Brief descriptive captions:
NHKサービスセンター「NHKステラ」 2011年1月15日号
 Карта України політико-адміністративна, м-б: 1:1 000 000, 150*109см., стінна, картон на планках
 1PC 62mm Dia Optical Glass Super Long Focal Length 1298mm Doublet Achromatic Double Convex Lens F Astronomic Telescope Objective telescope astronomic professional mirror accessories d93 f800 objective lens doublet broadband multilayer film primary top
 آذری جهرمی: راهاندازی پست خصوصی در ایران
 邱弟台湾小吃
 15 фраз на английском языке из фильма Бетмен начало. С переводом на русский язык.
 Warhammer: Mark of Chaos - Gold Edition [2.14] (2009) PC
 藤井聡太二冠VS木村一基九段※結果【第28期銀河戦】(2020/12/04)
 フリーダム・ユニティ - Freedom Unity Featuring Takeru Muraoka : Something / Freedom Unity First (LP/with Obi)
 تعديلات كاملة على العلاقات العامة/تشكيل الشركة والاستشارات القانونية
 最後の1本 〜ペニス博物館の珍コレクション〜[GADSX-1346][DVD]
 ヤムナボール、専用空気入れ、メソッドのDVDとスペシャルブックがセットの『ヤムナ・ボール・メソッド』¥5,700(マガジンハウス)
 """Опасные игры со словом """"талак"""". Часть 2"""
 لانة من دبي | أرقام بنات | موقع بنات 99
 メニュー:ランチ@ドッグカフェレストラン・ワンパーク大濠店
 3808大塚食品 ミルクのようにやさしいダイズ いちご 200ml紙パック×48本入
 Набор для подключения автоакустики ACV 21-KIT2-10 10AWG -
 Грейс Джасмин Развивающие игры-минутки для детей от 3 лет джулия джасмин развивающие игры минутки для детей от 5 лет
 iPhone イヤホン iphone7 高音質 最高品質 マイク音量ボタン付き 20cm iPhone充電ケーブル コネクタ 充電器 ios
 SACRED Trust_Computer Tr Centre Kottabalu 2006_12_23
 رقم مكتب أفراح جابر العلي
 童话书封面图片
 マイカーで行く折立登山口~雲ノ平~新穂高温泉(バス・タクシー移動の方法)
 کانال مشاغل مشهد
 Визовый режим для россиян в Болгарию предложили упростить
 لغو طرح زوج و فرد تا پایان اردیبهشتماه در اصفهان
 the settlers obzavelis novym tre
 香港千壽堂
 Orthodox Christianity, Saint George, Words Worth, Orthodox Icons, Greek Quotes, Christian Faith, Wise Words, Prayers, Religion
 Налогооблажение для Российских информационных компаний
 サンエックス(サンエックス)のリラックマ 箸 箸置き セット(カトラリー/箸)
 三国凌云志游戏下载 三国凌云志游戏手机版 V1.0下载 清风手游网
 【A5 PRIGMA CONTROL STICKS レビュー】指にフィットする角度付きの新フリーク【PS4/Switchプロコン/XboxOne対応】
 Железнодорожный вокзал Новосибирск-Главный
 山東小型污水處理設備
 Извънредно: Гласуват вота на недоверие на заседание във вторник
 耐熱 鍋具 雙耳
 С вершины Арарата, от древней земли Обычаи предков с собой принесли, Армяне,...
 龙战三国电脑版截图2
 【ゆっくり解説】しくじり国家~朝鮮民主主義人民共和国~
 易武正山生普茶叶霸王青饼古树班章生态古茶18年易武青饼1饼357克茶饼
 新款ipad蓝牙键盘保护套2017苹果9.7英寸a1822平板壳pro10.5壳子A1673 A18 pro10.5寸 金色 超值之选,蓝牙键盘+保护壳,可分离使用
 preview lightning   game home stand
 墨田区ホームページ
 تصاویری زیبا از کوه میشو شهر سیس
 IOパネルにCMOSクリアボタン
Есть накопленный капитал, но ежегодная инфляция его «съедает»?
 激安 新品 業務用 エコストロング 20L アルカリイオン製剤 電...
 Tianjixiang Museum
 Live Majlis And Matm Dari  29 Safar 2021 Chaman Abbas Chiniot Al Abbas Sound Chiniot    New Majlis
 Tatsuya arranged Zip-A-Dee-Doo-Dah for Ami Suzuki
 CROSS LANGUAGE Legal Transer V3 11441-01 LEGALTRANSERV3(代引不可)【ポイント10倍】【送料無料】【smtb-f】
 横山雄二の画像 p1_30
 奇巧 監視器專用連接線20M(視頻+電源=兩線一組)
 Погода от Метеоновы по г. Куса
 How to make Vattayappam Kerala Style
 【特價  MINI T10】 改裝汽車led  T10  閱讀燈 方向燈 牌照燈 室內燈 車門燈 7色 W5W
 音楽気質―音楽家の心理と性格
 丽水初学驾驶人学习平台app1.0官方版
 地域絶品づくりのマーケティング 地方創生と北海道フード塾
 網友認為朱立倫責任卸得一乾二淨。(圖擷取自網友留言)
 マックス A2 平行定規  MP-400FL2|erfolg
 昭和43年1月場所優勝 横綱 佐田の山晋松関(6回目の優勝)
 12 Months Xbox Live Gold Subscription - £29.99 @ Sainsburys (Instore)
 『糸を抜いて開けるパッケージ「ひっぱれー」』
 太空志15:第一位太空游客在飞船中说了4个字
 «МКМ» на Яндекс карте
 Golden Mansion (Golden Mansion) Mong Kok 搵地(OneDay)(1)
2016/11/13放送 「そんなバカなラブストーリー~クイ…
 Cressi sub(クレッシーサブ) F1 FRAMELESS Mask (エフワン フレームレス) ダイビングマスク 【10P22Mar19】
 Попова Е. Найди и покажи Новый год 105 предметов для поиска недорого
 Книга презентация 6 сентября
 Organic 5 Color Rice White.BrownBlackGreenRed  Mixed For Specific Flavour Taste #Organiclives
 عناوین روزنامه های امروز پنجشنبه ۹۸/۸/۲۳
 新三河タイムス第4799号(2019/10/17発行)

Exercise brief
A verbatim copy of every entry is required.

Exercise output
NHKサービスセンター「NHKステラ」 2011年1月15日号
 Карта України політико-адміністративна, м-б: 1:1 000 000, 150*109см., стінна, картон на планках
 1PC 62mm Dia Optical Glass Super Long Focal Length 1298mm Doublet Achromatic Double Convex Lens F Astronomic Telescope Objective telescope astronomic professional mirror accessories d93 f800 objective lens doublet broadband multilayer film primary top
 آذری جهرمی: راهاندازی پست خصوصی در ایران
 邱弟台湾小吃
 15 фраз на английском языке из фильма Бетмен начало. С переводом на русский язык.
 Warhammer: Mark of Chaos - Gold Edition [2.14] (2009) PC
 藤井聡太二冠VS木村一基九段※結果【第28期銀河戦】(2020/12/04)
 フリーダム・ユニティ - Freedom Unity Featuring Takeru Muraoka : Something / Freedom Unity First (LP/with Obi)
 تعديلات كاملة على العلاقات العامة/تشكيل الشركة والاستشارات القانونية
 最後の1本 〜ペニス博物館の珍コレクション〜[GADSX-1346][DVD]
 ヤムナボール、専用空気入れ、メソッドのDVDとスペシャルブックがセットの『ヤムナ・ボール・メソッド』¥5,700(マガジンハウス)
 """Опасные игры со словом """"талак"""". Часть 2"""
 لانة من دبي | أرقام بنات | موقع بنات 99
 メニュー:ランチ@ドッグカフェレストラン・ワンパーク大濠店
 3808大塚食品 ミルクのようにやさしいダイズ いちご 200ml紙パック×48本入
 Набор для подключения автоакустики ACV 21-KIT2-10 10AWG -
 Грейс Джасмин Развивающие игры-минутки для детей от 3 лет джулия джасмин развивающие игры минутки для детей от 5 лет
 iPhone イヤホン iphone7 高音質 最高品質 マイク音量ボタン付き 20cm iPhone充電ケーブル コネクタ 充電器 ios
 SACRED Trust_Computer Tr Centre Kottabalu 2006_12_23
 رقم مكتب أفراح جابر العلي
 童话书封面图片
 マイカーで行く折立登山口~雲ノ平~新穂高温泉(バス・タクシー移動の方法)
 کانال مشاغل مشهد
 Визовый режим для россиян в Болгарию предложили упростить
 لغو طرح زوج و فرد تا پایان اردیبهشتماه در اصفهان
 the settlers obzavelis novym tre
 香港千壽堂
 Orthodox Christianity, Saint George, Words Worth, Orthodox Icons, Greek Quotes, Christian Faith, Wise Words, Prayers, Religion
 Налогооблажение для Российских информационных компаний
 サンエックス(サンエックス)のリラックマ 箸 箸置き セット(カトラリー/箸)
 三国凌云志游戏下载 三国凌云志游戏手机版 V1.0下载 清风手游网
 【A5 PRIGMA CONTROL STICKS レビュー】指にフィットする角度付きの新フリーク【PS4/Switchプロコン/XboxOne対応】
 Железнодорожный вокзал Новосибирск-Главный
 山東小型污水處理設備
 Извънредно: Гласуват вота на недоверие на заседание във вторник
 耐熱 鍋具 雙耳
 С вершины Арарата, от древней земли Обычаи предков с собой принесли, Армяне,...
 龙战三国电脑版截图2
 【ゆっくり解説】しくじり国家~朝鮮民主主義人民共和国~
 易武正山生普茶叶霸王青饼古树班章生态古茶18年易武青饼1饼357克茶饼
 新款ipad蓝牙键盘保护套2017苹果9.7英寸a1822平板壳pro10.5壳子A1673 A18 pro10.5寸 金色 超值之选,蓝牙键盘+保护壳,可分离使用
 preview lightning   game home stand
 墨田区ホームページ
 تصاویری زیبا از کوه میشو شهر سیس
 IOパネルにCMOSクリアボタン
Есть накопленный капитал, но ежегодная инфляция его «съедает»?
 激安 新品 業務用 エコストロング 20L アルカリイオン製剤 電...
 Tianjixiang Museum
 Live Majlis And Matm Dari  29 Safar 2021 Chaman Abbas Chiniot Al Abbas Sound Chiniot    New Majlis
 Tatsuya arranged Zip-A-Dee-Doo-Dah for Ami Suzuki
 CROSS LANGUAGE Legal Transer V3 11441-01 LEGALTRANSERV3(代引不可)【ポイント10倍】【送料無料】【smtb-f】
 横山雄二の画像 p1_30
 奇巧 監視器專用連接線20M(視頻+電源=兩線一組)
 Погода от Метеоновы по г. Куса
 How to make Vattayappam Kerala Style
 【特價  MINI T10】 改裝汽車led  T10  閱讀燈 方向燈 牌照燈 室內燈 車門燈 7色 W5W
 音楽気質―音楽家の心理と性格
 丽水初学驾驶人学习平台app1.0官方版
 地域絶品づくりのマーケティング 地方創生と北海道フード塾
 網友認為朱立倫責任卸得一乾二淨。(圖擷取自網友留言)
 マックス A2 平行定規  MP-400FL2|erfolg
 昭和43年1月場所優勝 横綱 佐田の山晋松関(6回目の優勝)
 12 Months Xbox Live Gold Subscription - £29.99 @ Sainsburys (Instore)
 『糸を抜いて開けるパッケージ「ひっぱれー」』
 太空志15:第一位太空游客在飞船中说了4个字
 «МКМ» на Яндекс карте
 Golden Mansion (Golden Mansion) Mong Kok 搵地(OneDay)(1)
2016/11/13放送 「そんなバカなラブストーリー~クイ…
 Cressi sub(クレッシーサブ) F1 FRAMELESS Mask (エフワン フレームレス) ダイビングマスク 【10P22Mar19】
 Попова Е. Найди и покажи Новый год 105 предметов для поиска недорого
 Книга презентация 6 сентября
 Organic 5 Color Rice White.BrownBlackGreenRed  Mixed For Specific Flavour Taste #Organiclives
 عناوین روزنامه های امروز پنجشنبه ۹۸/۸/۲۳
 新三河タイムス第4799号(2019/10/17発行)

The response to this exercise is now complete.